It’s been quite a week for “Pose” star Billy Porter.
“You know, it’s a whirlwind. I’m trying to breathe, trying to take it all in, you know. It’s a lot coming at me and I feel very blessed,” Porter told Variety on the red carpet Wednesday for the opening night of “Little Shop of Horrors” at Pasadena Playhouse.
Just a couple of days after his historic Emmy win — which saw him become the first openly gay Black man to win the award for Lead Actor in a Drama Series — and announcing that he’ll make his TV directorial debut on season 3 of “Pose,” Porter was out in full force to support his co-star Mj Rodriguez, who stars in the production.
“There’s a lot of love coming my way from all sides,” Porter said of the reaction to his win. “It’s really inspiring and I can see and feel the chain surrounding who I am and what I represent and what I can contribute to the world. And that’s really great.”
As for the current location of his trophy, he said, “It’s in my hotel room, getting ready to be put into a suitcase and shipped home.”
Porter joined “Transparent” stars Amy Landecker and Alexandra Billings, Todrick Hall, Tiffany Haddish, and “Glee’s” Kevin McHale and Jenna Ushkowitz in the courtyard of the Pasadena Playhouse to pose for photos in front of a green neon “Feed Me Seymour” sign.

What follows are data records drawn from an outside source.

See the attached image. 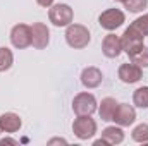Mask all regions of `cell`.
I'll use <instances>...</instances> for the list:
<instances>
[{"instance_id": "8992f818", "label": "cell", "mask_w": 148, "mask_h": 146, "mask_svg": "<svg viewBox=\"0 0 148 146\" xmlns=\"http://www.w3.org/2000/svg\"><path fill=\"white\" fill-rule=\"evenodd\" d=\"M124 21H126V16H124V12L119 10V9H107V10H103V12L100 14V17H98L100 26H102L103 29H107V31H115L117 28H121V26L124 24Z\"/></svg>"}, {"instance_id": "9c48e42d", "label": "cell", "mask_w": 148, "mask_h": 146, "mask_svg": "<svg viewBox=\"0 0 148 146\" xmlns=\"http://www.w3.org/2000/svg\"><path fill=\"white\" fill-rule=\"evenodd\" d=\"M29 28H31V45L35 48H38V50L47 48V45L50 41V31H48L47 24H43V23H33Z\"/></svg>"}, {"instance_id": "52a82bcc", "label": "cell", "mask_w": 148, "mask_h": 146, "mask_svg": "<svg viewBox=\"0 0 148 146\" xmlns=\"http://www.w3.org/2000/svg\"><path fill=\"white\" fill-rule=\"evenodd\" d=\"M10 43L14 48H28L31 45V28L28 24H16L10 29Z\"/></svg>"}, {"instance_id": "8fae6325", "label": "cell", "mask_w": 148, "mask_h": 146, "mask_svg": "<svg viewBox=\"0 0 148 146\" xmlns=\"http://www.w3.org/2000/svg\"><path fill=\"white\" fill-rule=\"evenodd\" d=\"M102 52L107 59H117L122 52V46H121V36L109 33L107 36L103 38L102 41Z\"/></svg>"}, {"instance_id": "6da1fadb", "label": "cell", "mask_w": 148, "mask_h": 146, "mask_svg": "<svg viewBox=\"0 0 148 146\" xmlns=\"http://www.w3.org/2000/svg\"><path fill=\"white\" fill-rule=\"evenodd\" d=\"M90 40H91V36H90V31H88L86 26L74 24V23H71L67 26V29H66V41H67V45L71 48L81 50V48L88 46Z\"/></svg>"}, {"instance_id": "44dd1931", "label": "cell", "mask_w": 148, "mask_h": 146, "mask_svg": "<svg viewBox=\"0 0 148 146\" xmlns=\"http://www.w3.org/2000/svg\"><path fill=\"white\" fill-rule=\"evenodd\" d=\"M129 59H131V62L138 64L140 67H148V48L147 46H143L138 53H134V55L129 57Z\"/></svg>"}, {"instance_id": "7c38bea8", "label": "cell", "mask_w": 148, "mask_h": 146, "mask_svg": "<svg viewBox=\"0 0 148 146\" xmlns=\"http://www.w3.org/2000/svg\"><path fill=\"white\" fill-rule=\"evenodd\" d=\"M103 81V74L98 67H86L83 69L81 72V83L84 88L88 89H93V88H98Z\"/></svg>"}, {"instance_id": "ffe728a7", "label": "cell", "mask_w": 148, "mask_h": 146, "mask_svg": "<svg viewBox=\"0 0 148 146\" xmlns=\"http://www.w3.org/2000/svg\"><path fill=\"white\" fill-rule=\"evenodd\" d=\"M148 5V0H126L124 2V9H127L129 12H143Z\"/></svg>"}, {"instance_id": "d4e9b609", "label": "cell", "mask_w": 148, "mask_h": 146, "mask_svg": "<svg viewBox=\"0 0 148 146\" xmlns=\"http://www.w3.org/2000/svg\"><path fill=\"white\" fill-rule=\"evenodd\" d=\"M115 2H122V3H124V2H126V0H115Z\"/></svg>"}, {"instance_id": "4fadbf2b", "label": "cell", "mask_w": 148, "mask_h": 146, "mask_svg": "<svg viewBox=\"0 0 148 146\" xmlns=\"http://www.w3.org/2000/svg\"><path fill=\"white\" fill-rule=\"evenodd\" d=\"M21 126H23V120H21V117L17 113L5 112V113L0 115V131L12 134V132H17L21 129Z\"/></svg>"}, {"instance_id": "ac0fdd59", "label": "cell", "mask_w": 148, "mask_h": 146, "mask_svg": "<svg viewBox=\"0 0 148 146\" xmlns=\"http://www.w3.org/2000/svg\"><path fill=\"white\" fill-rule=\"evenodd\" d=\"M133 141L136 143H148V124H140L131 132Z\"/></svg>"}, {"instance_id": "5b68a950", "label": "cell", "mask_w": 148, "mask_h": 146, "mask_svg": "<svg viewBox=\"0 0 148 146\" xmlns=\"http://www.w3.org/2000/svg\"><path fill=\"white\" fill-rule=\"evenodd\" d=\"M97 98L91 95V93H79L76 95L73 100V110L76 115H91L95 110L98 108L97 107Z\"/></svg>"}, {"instance_id": "d6986e66", "label": "cell", "mask_w": 148, "mask_h": 146, "mask_svg": "<svg viewBox=\"0 0 148 146\" xmlns=\"http://www.w3.org/2000/svg\"><path fill=\"white\" fill-rule=\"evenodd\" d=\"M129 26H133L140 35H143V36H148V14H143L141 17H138V19H134Z\"/></svg>"}, {"instance_id": "cb8c5ba5", "label": "cell", "mask_w": 148, "mask_h": 146, "mask_svg": "<svg viewBox=\"0 0 148 146\" xmlns=\"http://www.w3.org/2000/svg\"><path fill=\"white\" fill-rule=\"evenodd\" d=\"M53 143H66V139H52L50 145H53Z\"/></svg>"}, {"instance_id": "9a60e30c", "label": "cell", "mask_w": 148, "mask_h": 146, "mask_svg": "<svg viewBox=\"0 0 148 146\" xmlns=\"http://www.w3.org/2000/svg\"><path fill=\"white\" fill-rule=\"evenodd\" d=\"M102 138L107 141V145H121L124 141V131L115 126H109L102 131Z\"/></svg>"}, {"instance_id": "3957f363", "label": "cell", "mask_w": 148, "mask_h": 146, "mask_svg": "<svg viewBox=\"0 0 148 146\" xmlns=\"http://www.w3.org/2000/svg\"><path fill=\"white\" fill-rule=\"evenodd\" d=\"M73 132L81 141L91 139L97 134V122L91 119V115H77L73 122Z\"/></svg>"}, {"instance_id": "5bb4252c", "label": "cell", "mask_w": 148, "mask_h": 146, "mask_svg": "<svg viewBox=\"0 0 148 146\" xmlns=\"http://www.w3.org/2000/svg\"><path fill=\"white\" fill-rule=\"evenodd\" d=\"M117 100L115 98H110V96H107V98H103L102 100V103H100V107H98V113H100V119L102 120H105V122H109L114 119V113H115V110H117Z\"/></svg>"}, {"instance_id": "30bf717a", "label": "cell", "mask_w": 148, "mask_h": 146, "mask_svg": "<svg viewBox=\"0 0 148 146\" xmlns=\"http://www.w3.org/2000/svg\"><path fill=\"white\" fill-rule=\"evenodd\" d=\"M117 76H119V79H121L122 83H126V84H134V83H138V81L143 77V71H141V67H140L138 64L127 62V64H122V65L119 67Z\"/></svg>"}, {"instance_id": "ba28073f", "label": "cell", "mask_w": 148, "mask_h": 146, "mask_svg": "<svg viewBox=\"0 0 148 146\" xmlns=\"http://www.w3.org/2000/svg\"><path fill=\"white\" fill-rule=\"evenodd\" d=\"M112 120L117 126H121V127H129L136 120V110H134L133 105H129V103H119Z\"/></svg>"}, {"instance_id": "277c9868", "label": "cell", "mask_w": 148, "mask_h": 146, "mask_svg": "<svg viewBox=\"0 0 148 146\" xmlns=\"http://www.w3.org/2000/svg\"><path fill=\"white\" fill-rule=\"evenodd\" d=\"M143 40H145L143 35H140L133 26H129V28L122 33V36H121V46H122V50H124L129 57H133L134 53H138V52L145 46Z\"/></svg>"}, {"instance_id": "2e32d148", "label": "cell", "mask_w": 148, "mask_h": 146, "mask_svg": "<svg viewBox=\"0 0 148 146\" xmlns=\"http://www.w3.org/2000/svg\"><path fill=\"white\" fill-rule=\"evenodd\" d=\"M14 64V53L7 46H0V72H5Z\"/></svg>"}, {"instance_id": "603a6c76", "label": "cell", "mask_w": 148, "mask_h": 146, "mask_svg": "<svg viewBox=\"0 0 148 146\" xmlns=\"http://www.w3.org/2000/svg\"><path fill=\"white\" fill-rule=\"evenodd\" d=\"M0 145L5 146V145H17V141L16 139H10V138H3V139H0Z\"/></svg>"}, {"instance_id": "e0dca14e", "label": "cell", "mask_w": 148, "mask_h": 146, "mask_svg": "<svg viewBox=\"0 0 148 146\" xmlns=\"http://www.w3.org/2000/svg\"><path fill=\"white\" fill-rule=\"evenodd\" d=\"M133 103L140 108H148V86H141L133 93Z\"/></svg>"}, {"instance_id": "7402d4cb", "label": "cell", "mask_w": 148, "mask_h": 146, "mask_svg": "<svg viewBox=\"0 0 148 146\" xmlns=\"http://www.w3.org/2000/svg\"><path fill=\"white\" fill-rule=\"evenodd\" d=\"M36 3L40 5V7H52L53 5V0H36Z\"/></svg>"}, {"instance_id": "7a4b0ae2", "label": "cell", "mask_w": 148, "mask_h": 146, "mask_svg": "<svg viewBox=\"0 0 148 146\" xmlns=\"http://www.w3.org/2000/svg\"><path fill=\"white\" fill-rule=\"evenodd\" d=\"M48 19L57 28H67L74 19V12L67 3H55L48 10Z\"/></svg>"}]
</instances>
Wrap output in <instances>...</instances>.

Porter isn’t the only actor making history this week. Following the evening’s premiere, Rodriguez became the first transgender actress to portray the character Audrey in a major stage production.
“I’ve been seeing a lot of people on social media on Twitter, and they’ve been reposting and putting it out there — being that I am a trans woman playing a cis character in a show — they’re taking that and they’re actually opening the diaspora a little bit more, and they’re actually speaking to the character,” Rodriguez told Variety. “They’re not just labeling me as a trans woman who is playing this role. They’re seeing just the actress play this character and deliver like how she should deliver, and just do the work. It feels so good.”
Rodriguez explained that when the show’s director Mike Donahue contacted her manager asking about setting a meeting, she thought he wanted her to play the plant. “It jarred me a bit because I’m the person who never thought I’d play a woman like her; I never thought I would be offered a role like that before. And when he said that, I was so ecstatic. I was just like ‘You made it,’ and over the moon,” she recalled.
Of the public reaction to her casting, Rodriguez added, “It feels good. I’m glad that I can be a leader as a trans woman of the LGBT community… I mean, I’m the leading actress in this show, and I’m leading in a television show. That speaks volumes and it doesn’t happen for a lot of African American, Latino, trans women of color.”
In fact, the Pasadena Playhouse’s production of the musical is notably diverse, also featuring “Glee” star Amber Riley as Audrey II (a role typically played by a man) and George Salazar as Seymour.
On the diversity of the cast, Salazar told Variety, “I think it’s important that art reflect the real world as much as possible. And you know, I look at this courtyard right now, and I see like a smattering of all sorts of people –- different shapes, different sizes, different backgrounds, different experiences. Our differences are what make our fabric so quintessentially American.”
“So to be a part of a cast that really reflects the real world feels not like, ‘Wow, we really struck gold here,'” he continued. “It’s like, ‘Why aren’t we doing this all the time.'”
The musical is open through October 20.